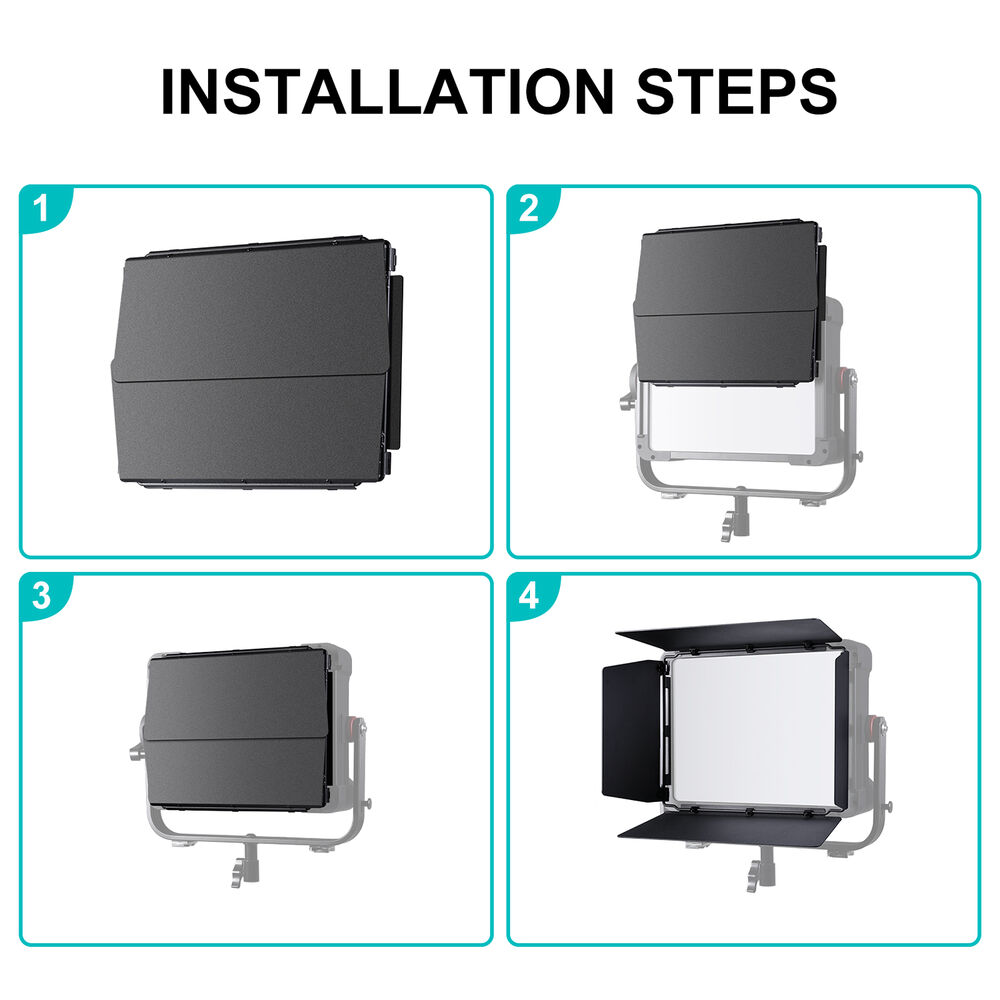 INSTALLATION STEPS

1

2

3

4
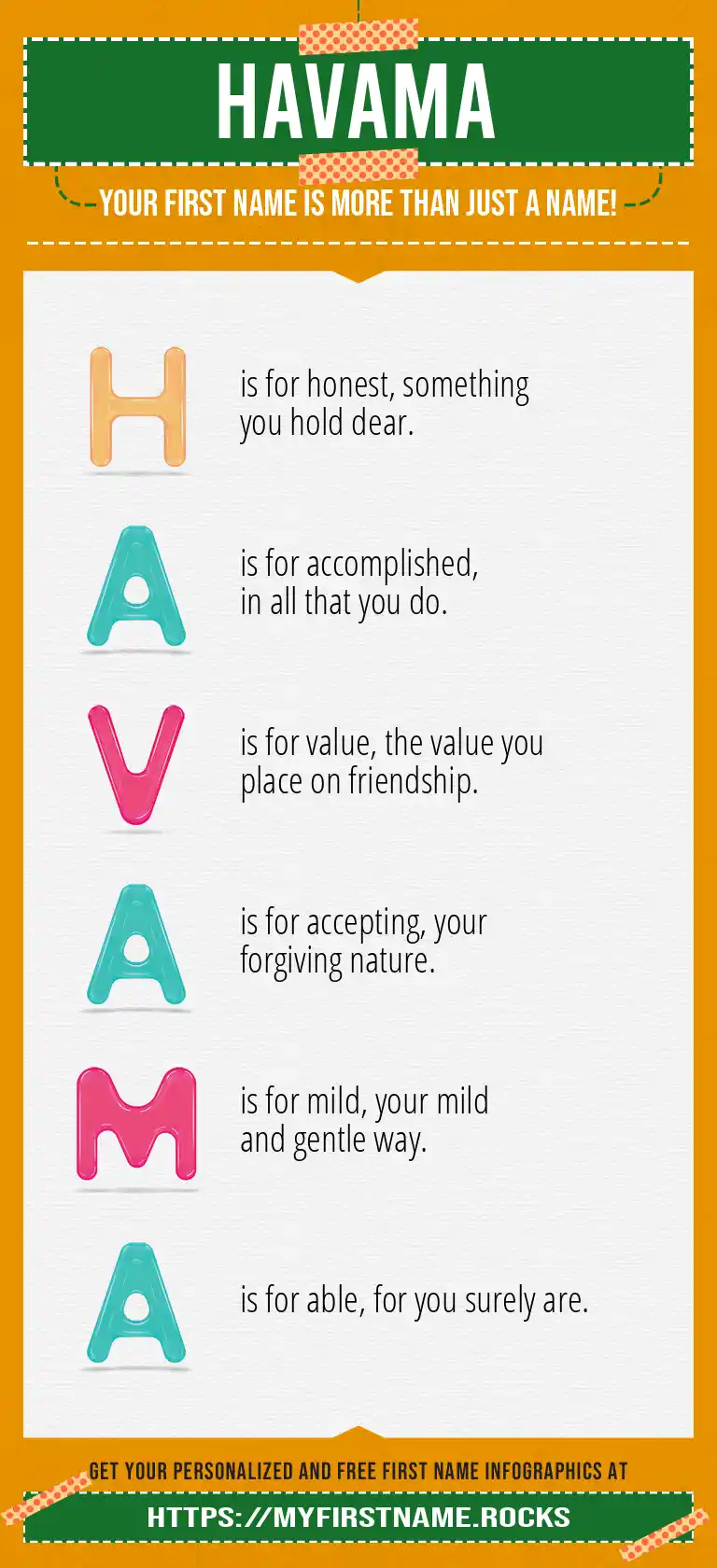 HAVAMA

YOUR FIRST NAME IS MORE THAN JUST A NAME!

H is for honest, something you hold dear.

A is for accomplished, in all that you do.

V is for value, the value you place on friendship.

A is for accepting, your forgiving nature.

M is for mild, your mild and gentle way.

A is for able, for you surely are.

GET YOUR PERSONALIZED AND FREE FIRST NAME INFOGRAPHICS AT

HTTPS://MYFIRSTNAME.ROCKS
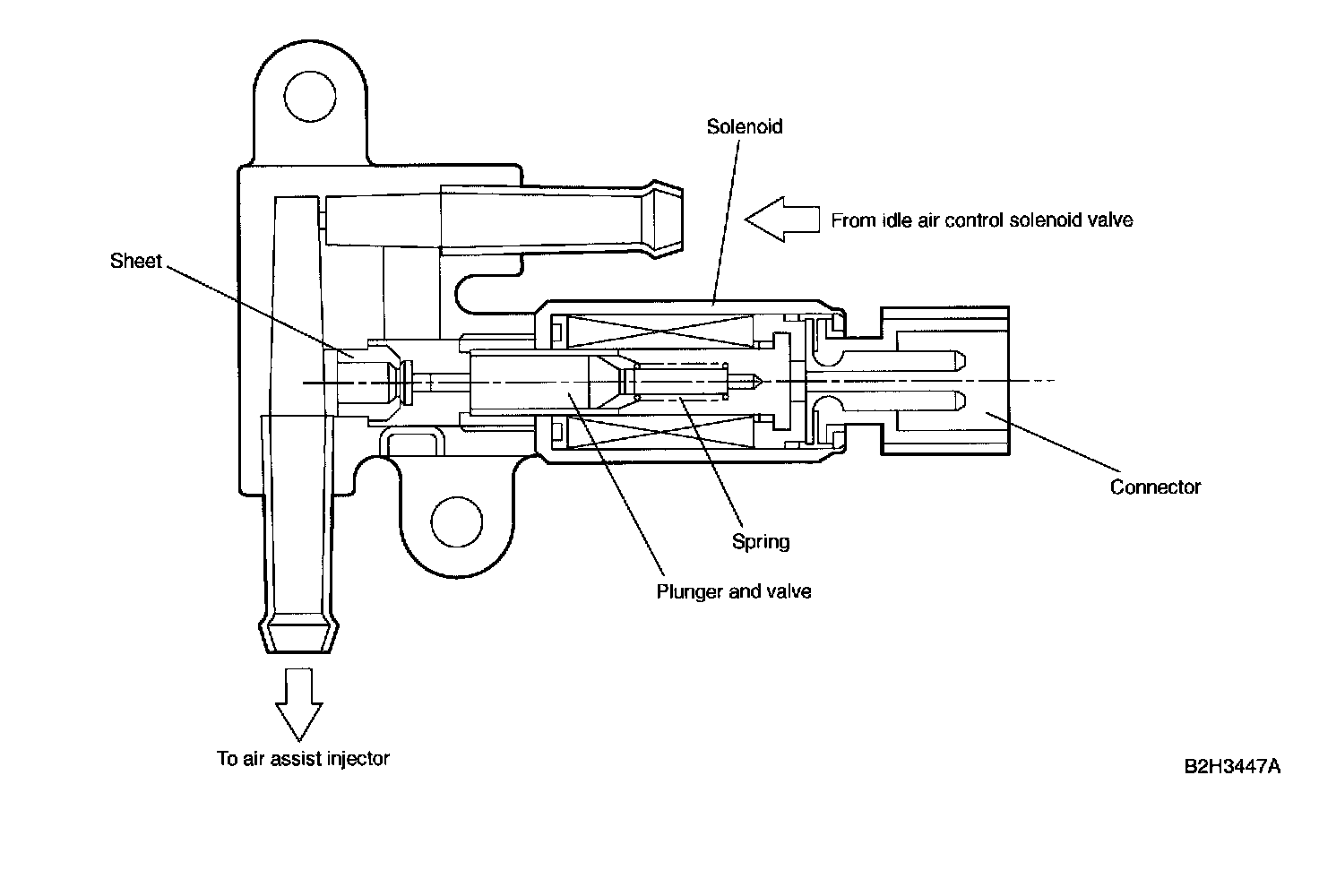 Solenoid

From idle air control solenoid valve

Sheet

Connector

Spring

Plunger and valve

To air assist injector

B2H3447A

————

§ WHAT YOU SHOULD DO
All lines above that include the word "valve" must be copied into the answer.

§ WORKED SOLUTION
From idle air control solenoid valve
Plunger and valve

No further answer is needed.